**Recorded information:**
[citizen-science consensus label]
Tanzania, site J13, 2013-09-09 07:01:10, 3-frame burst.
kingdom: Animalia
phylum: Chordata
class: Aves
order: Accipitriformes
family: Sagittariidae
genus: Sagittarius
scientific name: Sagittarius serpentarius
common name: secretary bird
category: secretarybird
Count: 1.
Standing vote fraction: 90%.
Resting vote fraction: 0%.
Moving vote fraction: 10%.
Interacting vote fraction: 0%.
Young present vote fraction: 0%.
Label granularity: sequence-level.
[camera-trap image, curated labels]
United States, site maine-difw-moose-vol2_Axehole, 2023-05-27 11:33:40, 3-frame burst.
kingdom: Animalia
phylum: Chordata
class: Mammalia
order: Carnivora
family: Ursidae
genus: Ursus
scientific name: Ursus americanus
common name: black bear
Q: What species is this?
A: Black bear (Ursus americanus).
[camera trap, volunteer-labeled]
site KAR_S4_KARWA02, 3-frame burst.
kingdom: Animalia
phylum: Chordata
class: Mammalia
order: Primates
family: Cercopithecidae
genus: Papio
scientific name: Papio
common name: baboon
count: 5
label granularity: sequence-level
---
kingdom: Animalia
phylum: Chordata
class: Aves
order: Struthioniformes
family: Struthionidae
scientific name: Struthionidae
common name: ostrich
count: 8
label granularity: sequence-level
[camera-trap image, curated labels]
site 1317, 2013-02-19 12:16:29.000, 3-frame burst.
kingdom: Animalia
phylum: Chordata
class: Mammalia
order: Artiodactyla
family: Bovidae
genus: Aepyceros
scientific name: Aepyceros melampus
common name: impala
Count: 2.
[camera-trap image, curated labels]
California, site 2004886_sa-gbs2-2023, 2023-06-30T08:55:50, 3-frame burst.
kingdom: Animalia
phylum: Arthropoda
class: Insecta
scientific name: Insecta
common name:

**Activity:** Look through the material and copy each line that has "frame".

**Answer box:**
Tanzania, site J13, 2013-09-09 07:01:10, 3-frame burst.
United States, site maine-difw-moose-vol2_Axehole, 2023-05-27 11:33:40, 3-frame burst.
site KAR_S4_KARWA02, 3-frame burst.
site 1317, 2013-02-19 12:16:29.000, 3-frame burst.
California, site 2004886_sa-gbs2-2023, 2023-06-30T08:55:50, 3-frame burst.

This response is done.